Moreover, this polarization doesn't effect all sides equally. Politico's John Harris and Jonathan Allen bring in University of Georgia political scientist Keith Poole to offer an explanation:
"The Republican Party has been steadily moving to the right since the 1970s," Poole said. "The Republicans have moved about three times the speed to the right as the Democrats have moved to the left."
Indeed, in the same way that the Republican Party has marched to the right at a far faster rate than the Democratic Party has slid to the left, GOP voters-in particular, white Republicans in the South-became more ideological faster than Democratic voters, and to some degree, are still the most polarized voters in the country.

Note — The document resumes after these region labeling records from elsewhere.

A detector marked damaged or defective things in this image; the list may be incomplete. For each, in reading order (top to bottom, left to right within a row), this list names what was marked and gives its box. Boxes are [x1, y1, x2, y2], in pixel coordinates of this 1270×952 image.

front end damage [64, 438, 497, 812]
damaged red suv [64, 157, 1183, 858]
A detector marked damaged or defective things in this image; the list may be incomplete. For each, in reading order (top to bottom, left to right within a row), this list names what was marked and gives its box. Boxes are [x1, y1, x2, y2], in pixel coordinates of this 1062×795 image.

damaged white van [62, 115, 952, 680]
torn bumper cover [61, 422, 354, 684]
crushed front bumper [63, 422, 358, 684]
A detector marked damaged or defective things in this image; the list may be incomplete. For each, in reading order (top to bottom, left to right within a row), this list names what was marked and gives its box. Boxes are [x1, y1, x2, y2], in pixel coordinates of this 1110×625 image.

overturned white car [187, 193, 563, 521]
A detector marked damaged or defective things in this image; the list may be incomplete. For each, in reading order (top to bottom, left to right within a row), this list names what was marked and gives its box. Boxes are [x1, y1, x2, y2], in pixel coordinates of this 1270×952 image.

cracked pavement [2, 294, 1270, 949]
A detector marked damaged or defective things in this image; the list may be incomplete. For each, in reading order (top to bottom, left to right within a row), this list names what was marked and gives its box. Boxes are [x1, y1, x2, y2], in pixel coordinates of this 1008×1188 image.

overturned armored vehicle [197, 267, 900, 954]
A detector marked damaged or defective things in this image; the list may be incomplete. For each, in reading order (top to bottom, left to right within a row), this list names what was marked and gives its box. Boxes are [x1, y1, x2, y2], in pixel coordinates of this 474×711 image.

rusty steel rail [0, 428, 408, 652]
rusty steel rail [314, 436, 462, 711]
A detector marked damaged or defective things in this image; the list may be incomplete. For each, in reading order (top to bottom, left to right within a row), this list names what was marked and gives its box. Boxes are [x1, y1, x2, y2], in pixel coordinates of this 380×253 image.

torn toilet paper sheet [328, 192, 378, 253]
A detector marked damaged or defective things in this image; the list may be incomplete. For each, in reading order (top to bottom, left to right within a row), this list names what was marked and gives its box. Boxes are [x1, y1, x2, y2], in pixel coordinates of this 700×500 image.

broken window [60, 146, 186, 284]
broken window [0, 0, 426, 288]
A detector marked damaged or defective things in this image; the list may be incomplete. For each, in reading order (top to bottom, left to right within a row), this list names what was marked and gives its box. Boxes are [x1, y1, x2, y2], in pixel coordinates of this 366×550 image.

If Mitt Romney's rhetoric is any indication, Republicans plan to hit Obama over his failure to "bring the country together." And it's true that the president ran on a promise to transcend partisan divisions-a promise which, as Ryan Lizza's recent story in The New Yorker revealed, he desperately tried to fulfill. But this is one of the (many) things that is outside the control of the president; polarization and partisanship are here to stay, and our job is to accommodate them into our politics.